→ Work to be completed:
Print every entry exactly as written and exclude all images.

→ Available data:
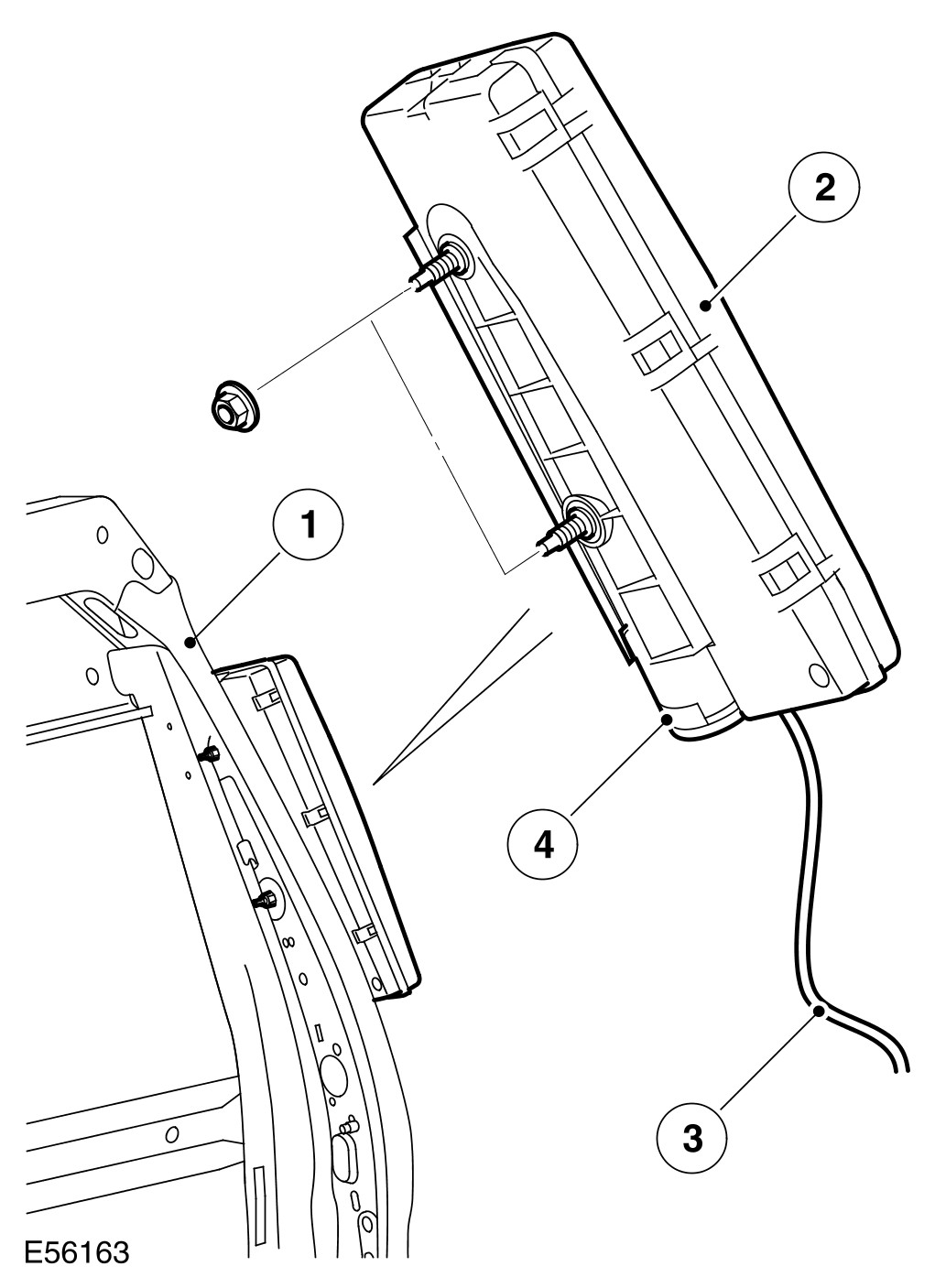 2
1
4
3
E56163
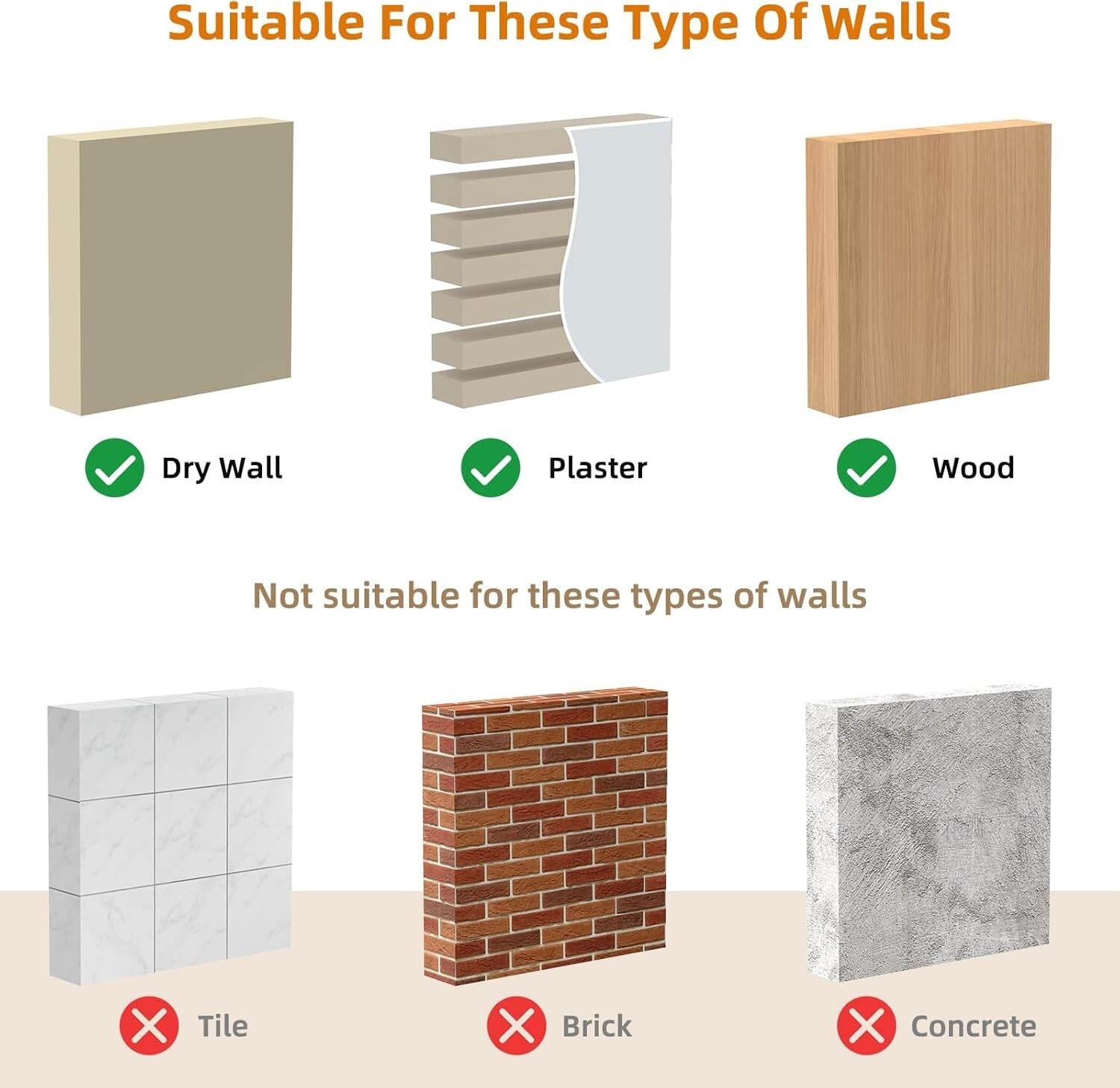 Suitable For These Type Of Walls

Dry Wall

Plaster

Wood

Not suitable for these types of walls

Tile

Brick

Concrete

→ Answer to this problem:
 2
1
4
3
E56163
 Suitable For These Type Of Walls

Dry Wall

Plaster

Wood

Not suitable for these types of walls

Tile

Brick

Concrete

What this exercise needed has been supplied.